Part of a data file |
============

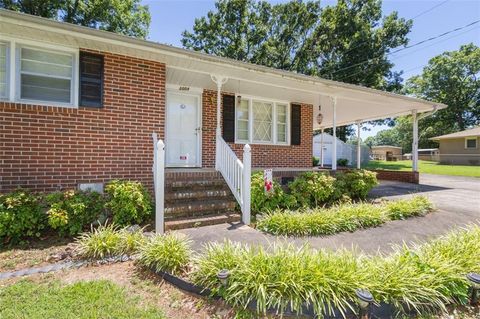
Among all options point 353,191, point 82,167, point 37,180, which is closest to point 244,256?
point 82,167

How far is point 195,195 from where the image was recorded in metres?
5.73

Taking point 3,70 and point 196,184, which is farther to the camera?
point 196,184

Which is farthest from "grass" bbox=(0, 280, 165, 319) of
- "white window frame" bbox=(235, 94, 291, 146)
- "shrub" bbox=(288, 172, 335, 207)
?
"white window frame" bbox=(235, 94, 291, 146)

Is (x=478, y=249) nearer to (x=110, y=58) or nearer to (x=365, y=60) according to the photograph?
(x=110, y=58)

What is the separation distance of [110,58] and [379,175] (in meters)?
13.2

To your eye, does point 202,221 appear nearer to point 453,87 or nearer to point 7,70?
point 7,70

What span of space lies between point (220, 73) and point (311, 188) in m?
3.71

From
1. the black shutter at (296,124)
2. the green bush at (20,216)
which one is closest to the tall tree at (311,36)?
the black shutter at (296,124)

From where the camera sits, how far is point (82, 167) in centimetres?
537

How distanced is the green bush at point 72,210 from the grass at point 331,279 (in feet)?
8.35

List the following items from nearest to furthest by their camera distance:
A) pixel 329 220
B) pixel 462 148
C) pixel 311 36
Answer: pixel 329 220 → pixel 311 36 → pixel 462 148

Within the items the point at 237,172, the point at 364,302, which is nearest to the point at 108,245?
the point at 237,172

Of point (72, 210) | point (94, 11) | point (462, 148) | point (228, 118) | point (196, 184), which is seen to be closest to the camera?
point (72, 210)

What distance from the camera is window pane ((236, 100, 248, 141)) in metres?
8.78
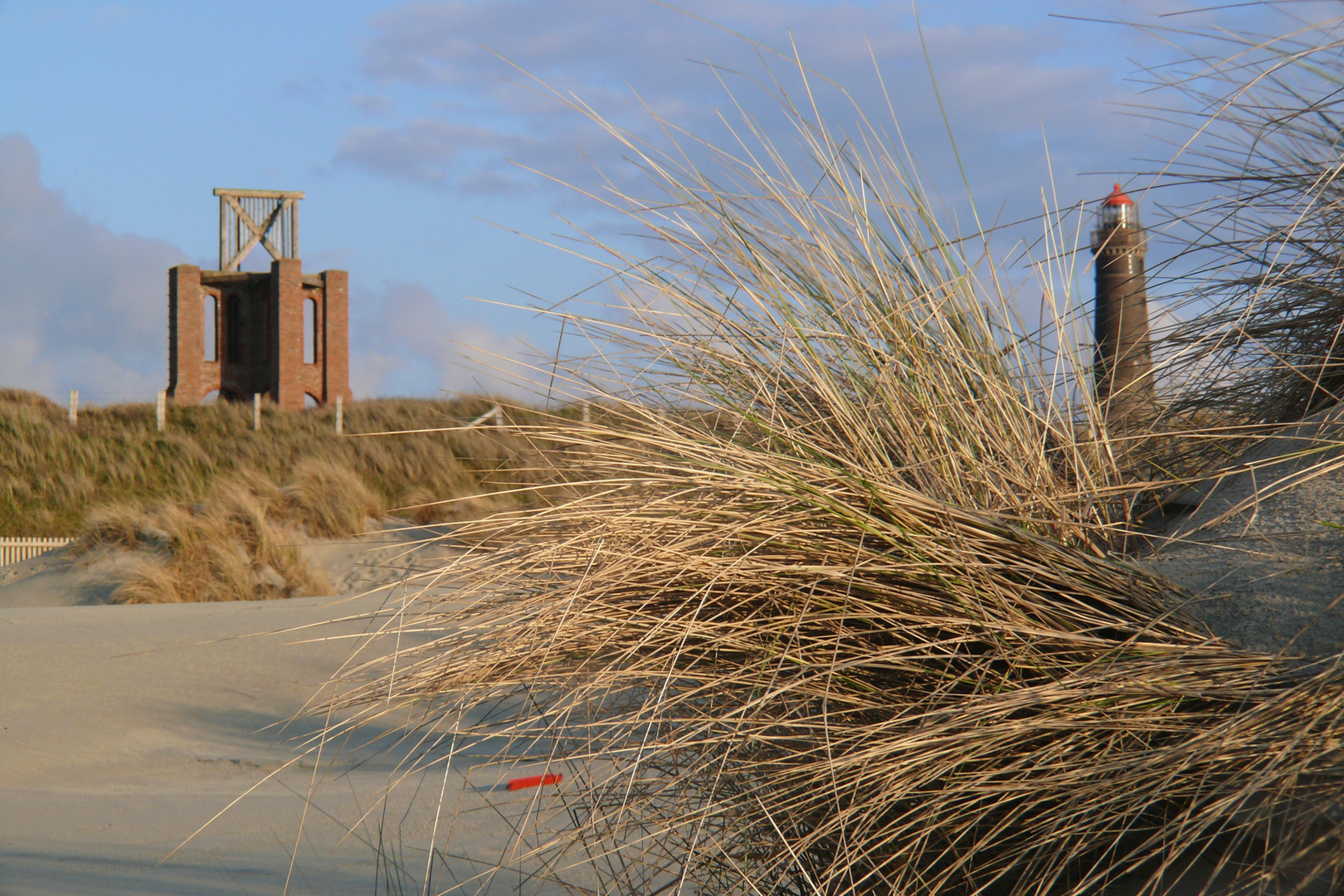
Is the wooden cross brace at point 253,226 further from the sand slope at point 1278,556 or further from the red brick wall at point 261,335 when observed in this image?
the sand slope at point 1278,556

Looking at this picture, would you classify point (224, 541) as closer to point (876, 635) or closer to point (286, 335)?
point (876, 635)

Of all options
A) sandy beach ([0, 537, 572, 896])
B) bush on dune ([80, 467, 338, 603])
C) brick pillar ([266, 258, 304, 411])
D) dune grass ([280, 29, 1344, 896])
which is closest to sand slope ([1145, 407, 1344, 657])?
dune grass ([280, 29, 1344, 896])

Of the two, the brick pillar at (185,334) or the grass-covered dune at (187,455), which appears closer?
the grass-covered dune at (187,455)

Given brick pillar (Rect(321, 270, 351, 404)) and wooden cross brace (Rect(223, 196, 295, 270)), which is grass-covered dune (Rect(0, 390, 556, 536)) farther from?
wooden cross brace (Rect(223, 196, 295, 270))

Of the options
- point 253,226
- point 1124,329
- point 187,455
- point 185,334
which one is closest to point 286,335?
point 185,334

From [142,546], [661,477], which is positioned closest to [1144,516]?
[661,477]

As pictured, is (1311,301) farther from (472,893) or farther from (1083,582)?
(472,893)

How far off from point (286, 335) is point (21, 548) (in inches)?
501

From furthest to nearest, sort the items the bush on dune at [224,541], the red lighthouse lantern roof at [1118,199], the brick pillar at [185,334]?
1. the brick pillar at [185,334]
2. the bush on dune at [224,541]
3. the red lighthouse lantern roof at [1118,199]

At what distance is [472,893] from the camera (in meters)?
3.32

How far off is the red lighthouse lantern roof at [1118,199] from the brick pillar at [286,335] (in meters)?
26.5

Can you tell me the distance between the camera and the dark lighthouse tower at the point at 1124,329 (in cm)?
210

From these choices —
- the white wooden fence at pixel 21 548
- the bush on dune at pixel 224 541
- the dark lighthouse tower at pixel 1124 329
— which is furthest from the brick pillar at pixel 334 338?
the dark lighthouse tower at pixel 1124 329

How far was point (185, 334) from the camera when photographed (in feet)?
87.5
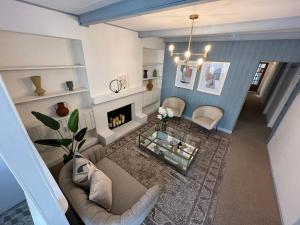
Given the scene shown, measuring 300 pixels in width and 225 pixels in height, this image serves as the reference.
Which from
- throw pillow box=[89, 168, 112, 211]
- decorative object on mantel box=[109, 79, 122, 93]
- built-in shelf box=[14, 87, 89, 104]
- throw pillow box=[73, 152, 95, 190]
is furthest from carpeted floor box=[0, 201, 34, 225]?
decorative object on mantel box=[109, 79, 122, 93]

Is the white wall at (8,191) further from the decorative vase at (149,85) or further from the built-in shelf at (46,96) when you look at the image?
the decorative vase at (149,85)

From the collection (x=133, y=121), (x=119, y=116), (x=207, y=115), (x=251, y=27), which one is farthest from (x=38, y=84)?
(x=207, y=115)

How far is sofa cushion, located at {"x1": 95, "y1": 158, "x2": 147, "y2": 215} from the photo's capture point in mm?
1641

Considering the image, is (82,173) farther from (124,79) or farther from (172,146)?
(124,79)

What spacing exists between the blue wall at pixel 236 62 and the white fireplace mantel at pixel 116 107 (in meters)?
1.78

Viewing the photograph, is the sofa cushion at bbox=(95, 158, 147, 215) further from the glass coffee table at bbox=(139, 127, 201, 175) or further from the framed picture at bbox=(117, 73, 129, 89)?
the framed picture at bbox=(117, 73, 129, 89)

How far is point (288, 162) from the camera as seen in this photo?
94.0 inches

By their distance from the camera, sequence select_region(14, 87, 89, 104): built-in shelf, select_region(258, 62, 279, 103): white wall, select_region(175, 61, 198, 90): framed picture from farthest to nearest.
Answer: select_region(258, 62, 279, 103): white wall, select_region(175, 61, 198, 90): framed picture, select_region(14, 87, 89, 104): built-in shelf

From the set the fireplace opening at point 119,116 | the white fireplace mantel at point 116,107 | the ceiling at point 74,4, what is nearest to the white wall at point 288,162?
the white fireplace mantel at point 116,107

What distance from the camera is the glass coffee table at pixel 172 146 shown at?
2707 mm

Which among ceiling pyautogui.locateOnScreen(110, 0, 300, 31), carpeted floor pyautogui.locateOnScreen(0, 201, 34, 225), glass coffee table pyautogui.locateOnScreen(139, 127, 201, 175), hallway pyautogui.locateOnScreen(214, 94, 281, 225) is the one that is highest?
ceiling pyautogui.locateOnScreen(110, 0, 300, 31)

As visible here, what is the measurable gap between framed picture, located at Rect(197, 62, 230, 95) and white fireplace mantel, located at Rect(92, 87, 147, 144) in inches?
78.6

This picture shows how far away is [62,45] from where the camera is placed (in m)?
2.45

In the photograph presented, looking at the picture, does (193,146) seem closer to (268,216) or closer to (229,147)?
(229,147)
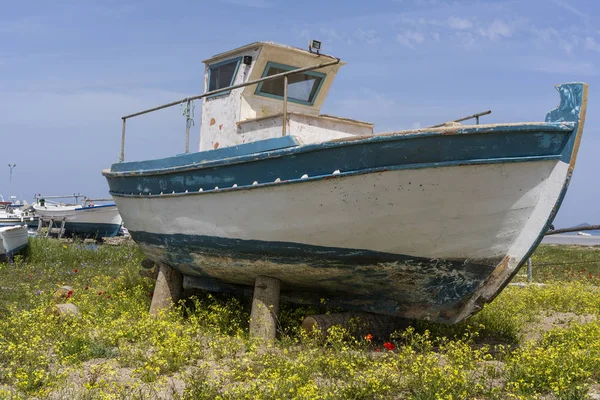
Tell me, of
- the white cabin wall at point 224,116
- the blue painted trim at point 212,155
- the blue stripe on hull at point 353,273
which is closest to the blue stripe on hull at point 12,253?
the blue painted trim at point 212,155

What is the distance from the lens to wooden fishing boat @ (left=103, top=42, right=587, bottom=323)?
5.07 metres

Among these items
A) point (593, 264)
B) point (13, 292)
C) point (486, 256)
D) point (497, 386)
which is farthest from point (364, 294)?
point (593, 264)

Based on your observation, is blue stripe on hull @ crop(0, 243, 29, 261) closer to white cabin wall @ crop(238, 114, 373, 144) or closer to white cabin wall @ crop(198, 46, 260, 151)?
white cabin wall @ crop(198, 46, 260, 151)

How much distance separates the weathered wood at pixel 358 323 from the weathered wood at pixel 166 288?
262cm

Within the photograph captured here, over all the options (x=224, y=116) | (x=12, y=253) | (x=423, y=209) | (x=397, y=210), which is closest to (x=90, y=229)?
(x=12, y=253)

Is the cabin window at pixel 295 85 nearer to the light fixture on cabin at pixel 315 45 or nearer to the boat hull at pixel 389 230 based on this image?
the light fixture on cabin at pixel 315 45

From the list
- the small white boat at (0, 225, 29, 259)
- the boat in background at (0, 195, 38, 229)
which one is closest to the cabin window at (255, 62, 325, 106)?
the small white boat at (0, 225, 29, 259)

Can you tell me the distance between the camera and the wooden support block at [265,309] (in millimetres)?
6395

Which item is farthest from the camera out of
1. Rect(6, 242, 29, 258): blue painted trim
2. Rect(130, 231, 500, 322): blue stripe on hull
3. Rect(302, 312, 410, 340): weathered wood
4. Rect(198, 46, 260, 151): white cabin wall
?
Rect(6, 242, 29, 258): blue painted trim

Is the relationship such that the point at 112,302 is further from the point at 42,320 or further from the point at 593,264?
the point at 593,264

============

Problem |
Beginning at the line containing "Is the cabin", repeat each line exactly through the last line of the entries, and include no other lines.

Reply to the exercise |
Is the cabin window at pixel 295 85 nearer to the light fixture on cabin at pixel 315 45 or nearer to the boat hull at pixel 389 230 based on this image?
the light fixture on cabin at pixel 315 45

From the list
- the small white boat at (0, 225, 29, 259)
- the boat in background at (0, 195, 38, 229)
which one is closest to the cabin window at (255, 62, 325, 106)?
the small white boat at (0, 225, 29, 259)

Can you tell me the distance between the camera and the wooden support block at [265,309] (in millimetres)?
6395

Which item is farthest from the camera out of
1. Rect(6, 242, 29, 258): blue painted trim
2. Rect(130, 231, 500, 322): blue stripe on hull
3. Rect(302, 312, 410, 340): weathered wood
4. Rect(198, 46, 260, 151): white cabin wall
?
Rect(6, 242, 29, 258): blue painted trim

Is the relationship such that the point at 112,302 is further from the point at 42,320 or further from the point at 593,264?
the point at 593,264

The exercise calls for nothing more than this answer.